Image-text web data
_ _ _ _
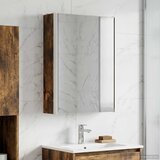  Kupaonski ormar s ogledalom Dimljeni hrast 33 x 11,5 x 50 cm | shoptok.hr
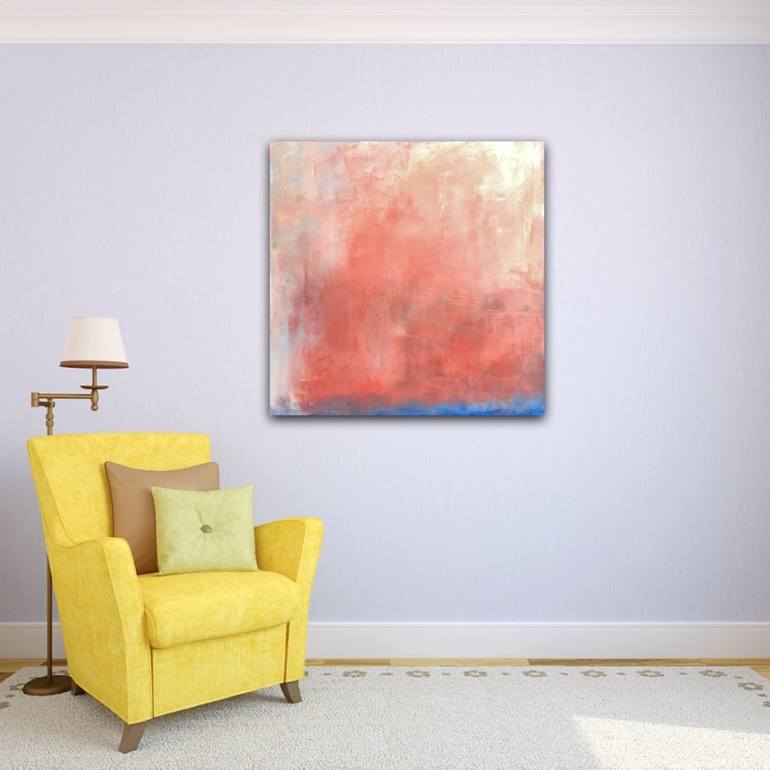 Original Minimalism Abstract Painting by Susan Wolfe Huppman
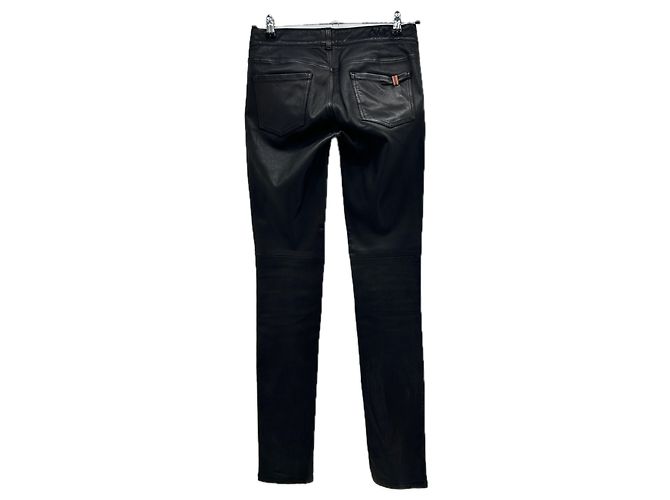 Notify Schwarze Lederhose - Ansicht 2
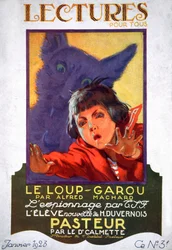 El hombre lobo. 1923 (grabado)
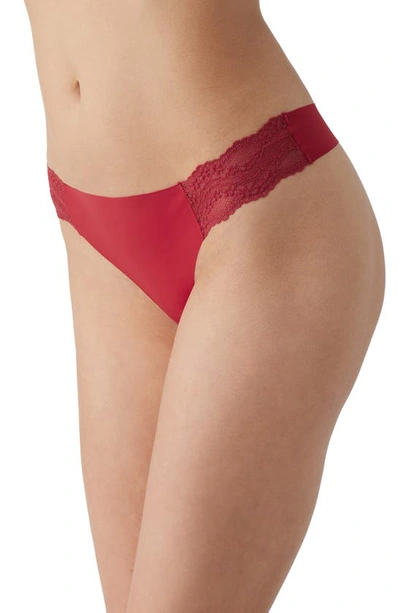 Shop B.tempt'd By Wacoal B.bare Thong In Haute Red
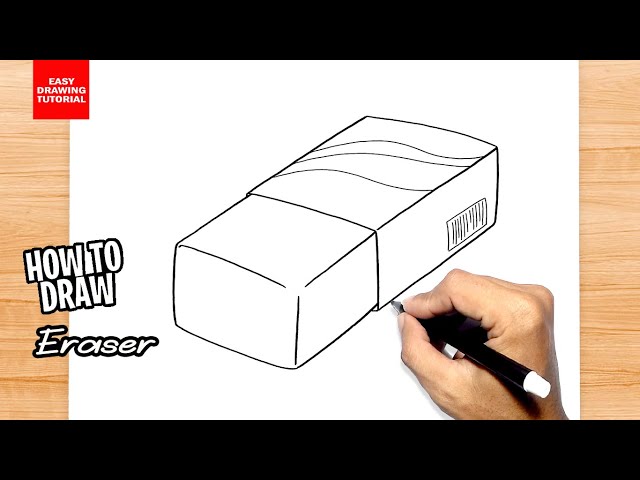 How to Draw an Eraser  Step By Step Pencil Shading Tutorial for
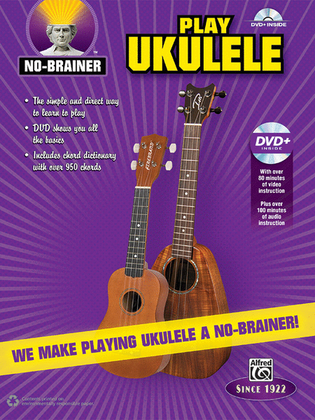 Book cover for No-Brainer Play Ukulele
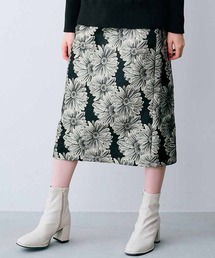 IEDIT | IEDIT 品よく華やぐ フラワージャカードのIラインスカート(スカート)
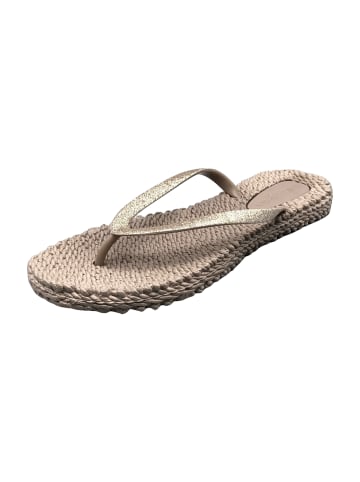 Ilse Jacobsen Bade-Zehentrenner in Beige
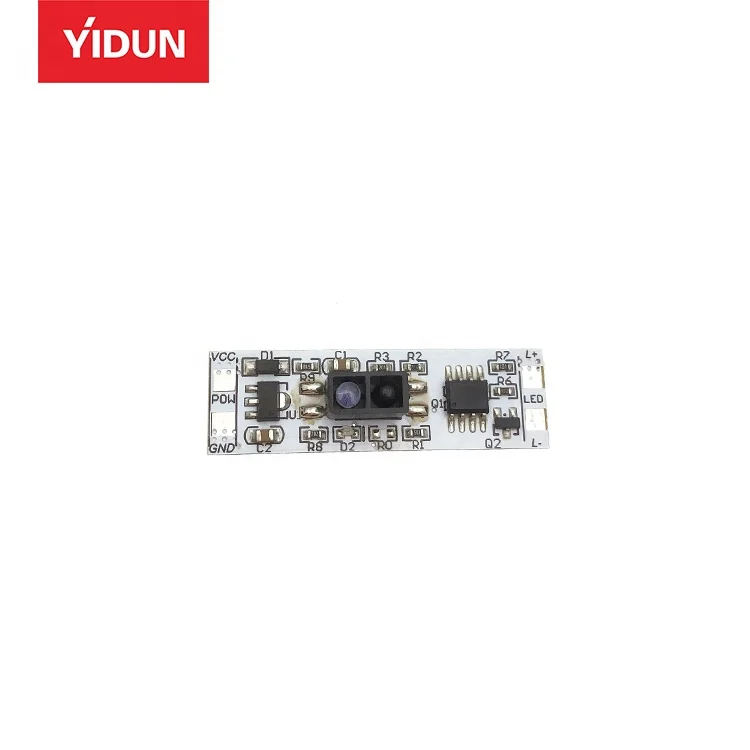 YIDUN Elegant Wave Control Ultra-Thin DC12V 24V Dimmer Sensor Switch Hand Waving Inductive for IR Door & Furniture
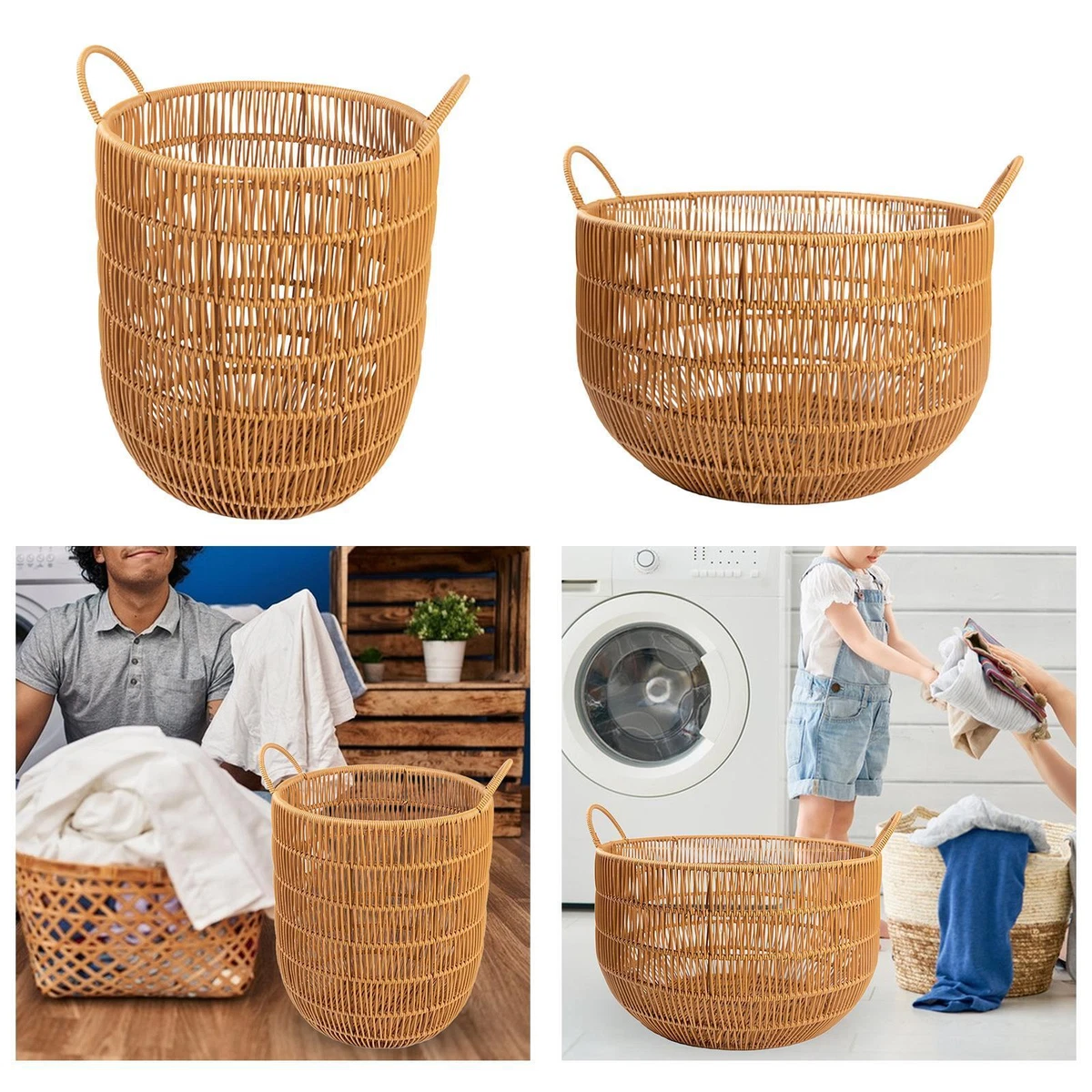 Handwoven Storage Baskets Toys Organizer Basket Nursery Toy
_ _ _ _
What you have to do:
Rewrite every entry with "Painting" changed to "Artwork", keeping everything else the same. Leave the pictures out.

Worked solution:
  Kupaonski ormar s ogledalom Dimljeni hrast 33 x 11,5 x 50 cm | shoptok.hr
 Original Minimalism Abstract Artwork by Susan Wolfe Huppman
 Notify Schwarze Lederhose - Ansicht 2
 El hombre lobo. 1923 (grabado)
 Shop B.tempt'd By Wacoal B.bare Thong In Haute Red
 How to Draw an Eraser  Step By Step Pencil Shading Tutorial for
 Book cover for No-Brainer Play Ukulele
 IEDIT | IEDIT 品よく華やぐ フラワージャカードのIラインスカート(スカート)
 Ilse Jacobsen Bade-Zehentrenner in Beige
 YIDUN Elegant Wave Control Ultra-Thin DC12V 24V Dimmer Sensor Switch Hand Waving Inductive for IR Door & Furniture
 Handwoven Storage Baskets Toys Organizer Basket Nursery Toy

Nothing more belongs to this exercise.